A woman appeared in the doorway. She nodded at the kid, then stared down at the one-inch gap between the platform she stood on and the tram floor. With an audible gulp, she clasped her necklace in a fist and hopped over the gap the same way that Levi’s six-year-old niece, Peyton, did when getting onto an airplane.

The woman darted past him to the opposite bench, as close to the window as she could get, and even though they were the only two people on the whole thing, she didn’t acknowledge his existence. Instead, she closed her eyes and began to mumble to herself, something about how ironic it was to have “survived a whole bunch of bullshit only to die in the storm of the century while inside a tin can hanging by a hook on a mountainside.”

The gondola bounced and she gasped, flinging her hands out in front of her like a cat trying to gain traction on linoleum. She was covered from head to toe in heavy winter gear, the only thing visible being the long strands of her wavy dark red hair sticking out from under her ski cap.

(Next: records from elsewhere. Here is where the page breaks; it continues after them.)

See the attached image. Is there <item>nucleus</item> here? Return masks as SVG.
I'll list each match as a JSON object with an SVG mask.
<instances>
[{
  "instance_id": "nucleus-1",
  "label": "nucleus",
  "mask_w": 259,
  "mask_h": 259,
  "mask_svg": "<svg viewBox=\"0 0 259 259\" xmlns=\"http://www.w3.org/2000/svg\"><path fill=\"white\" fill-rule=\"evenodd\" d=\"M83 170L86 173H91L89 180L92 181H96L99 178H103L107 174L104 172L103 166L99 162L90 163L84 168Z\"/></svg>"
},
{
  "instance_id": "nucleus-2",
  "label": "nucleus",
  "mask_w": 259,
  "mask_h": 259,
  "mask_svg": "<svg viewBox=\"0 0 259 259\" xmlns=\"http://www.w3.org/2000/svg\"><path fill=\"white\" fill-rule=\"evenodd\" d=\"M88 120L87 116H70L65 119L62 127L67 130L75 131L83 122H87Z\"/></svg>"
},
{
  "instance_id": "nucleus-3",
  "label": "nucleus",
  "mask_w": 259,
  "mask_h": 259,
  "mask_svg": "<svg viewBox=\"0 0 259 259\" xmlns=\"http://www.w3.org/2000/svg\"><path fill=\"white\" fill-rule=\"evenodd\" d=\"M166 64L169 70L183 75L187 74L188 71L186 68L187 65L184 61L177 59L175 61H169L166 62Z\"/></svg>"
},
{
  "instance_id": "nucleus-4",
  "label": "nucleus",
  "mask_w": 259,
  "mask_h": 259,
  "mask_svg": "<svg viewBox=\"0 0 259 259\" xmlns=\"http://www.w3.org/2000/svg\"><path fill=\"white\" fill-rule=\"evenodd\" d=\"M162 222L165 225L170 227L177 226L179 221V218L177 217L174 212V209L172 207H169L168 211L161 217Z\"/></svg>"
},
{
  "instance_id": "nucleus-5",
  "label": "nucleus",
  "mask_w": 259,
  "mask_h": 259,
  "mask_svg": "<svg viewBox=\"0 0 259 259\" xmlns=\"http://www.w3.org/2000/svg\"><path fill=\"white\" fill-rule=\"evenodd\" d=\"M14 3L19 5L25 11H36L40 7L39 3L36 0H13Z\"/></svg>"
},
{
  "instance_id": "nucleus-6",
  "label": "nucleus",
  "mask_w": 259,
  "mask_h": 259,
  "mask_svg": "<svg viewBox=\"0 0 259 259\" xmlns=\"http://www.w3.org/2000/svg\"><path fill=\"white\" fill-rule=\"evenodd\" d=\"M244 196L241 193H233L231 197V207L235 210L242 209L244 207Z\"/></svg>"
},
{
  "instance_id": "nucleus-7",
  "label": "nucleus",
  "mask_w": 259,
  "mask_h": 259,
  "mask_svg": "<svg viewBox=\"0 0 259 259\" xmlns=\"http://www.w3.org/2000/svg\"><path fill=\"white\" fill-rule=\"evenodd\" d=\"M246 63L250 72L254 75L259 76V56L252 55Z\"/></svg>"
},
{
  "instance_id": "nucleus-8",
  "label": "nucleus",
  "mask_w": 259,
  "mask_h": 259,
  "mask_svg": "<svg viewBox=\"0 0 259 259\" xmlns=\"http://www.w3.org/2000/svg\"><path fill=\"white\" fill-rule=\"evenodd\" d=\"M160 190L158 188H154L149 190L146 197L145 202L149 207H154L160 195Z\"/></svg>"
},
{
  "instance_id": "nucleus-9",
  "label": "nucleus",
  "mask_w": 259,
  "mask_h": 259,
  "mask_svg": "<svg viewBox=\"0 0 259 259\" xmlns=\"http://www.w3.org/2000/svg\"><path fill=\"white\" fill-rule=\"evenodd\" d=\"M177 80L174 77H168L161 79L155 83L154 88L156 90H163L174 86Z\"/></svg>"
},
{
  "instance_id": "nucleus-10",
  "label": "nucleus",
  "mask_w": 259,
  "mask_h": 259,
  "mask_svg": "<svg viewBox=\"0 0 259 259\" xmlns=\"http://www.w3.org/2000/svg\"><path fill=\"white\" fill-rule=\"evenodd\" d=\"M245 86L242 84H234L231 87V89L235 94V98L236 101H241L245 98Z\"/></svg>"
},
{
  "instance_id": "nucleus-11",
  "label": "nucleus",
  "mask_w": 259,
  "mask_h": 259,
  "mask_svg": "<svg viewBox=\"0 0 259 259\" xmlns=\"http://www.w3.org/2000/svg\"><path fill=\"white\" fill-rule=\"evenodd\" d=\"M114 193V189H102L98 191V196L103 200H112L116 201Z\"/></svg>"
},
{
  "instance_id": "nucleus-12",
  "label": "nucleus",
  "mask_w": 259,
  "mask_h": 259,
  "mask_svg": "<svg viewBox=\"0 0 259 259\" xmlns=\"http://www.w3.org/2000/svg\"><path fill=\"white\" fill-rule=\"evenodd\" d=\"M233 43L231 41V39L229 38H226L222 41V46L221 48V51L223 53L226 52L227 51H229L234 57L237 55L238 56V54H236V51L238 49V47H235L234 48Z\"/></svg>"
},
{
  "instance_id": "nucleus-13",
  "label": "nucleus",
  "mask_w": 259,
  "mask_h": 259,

As the gondola made the turn and began heading down the mountain now, she brought her legs up on the bench and dropped her head to her knees.

“You okay?” Levi asked.

“Absolutely,” she said to her knees. “Just very busy having a freak-out here.”

“About?”

“About leaving my lunch—a triple-decker peanut butter and jelly sandwich—in my locker back there. I don’t want to die on an empty stomach.”

“We’re not going to die. At least not today.”

Not lifting her head, she made a snort of disbelief.

Okay, so the unannounced storm had muted nearly all daylight, and the snow looked like white lines slashing through the air like spears. It was stunning, but he could admit it might also be construed as terrifying to some. “It’s actually far less scary if you watch.”

“I’ll take your word on that. We’re a million feet up.”

“Five hundred and fifty.”

“What?”

“We’re five hundred and fifty feet above ground. Approximately the same as five and a half stories, or the height of a roller-coaster ride, at least a good one—”

“Oh my God.” Her head jerked up, hitting him with some seriously green eyes. “Why would you tell me that?”

“Sometimes, if you’re afraid of something like heights, knowing all the facts helps.”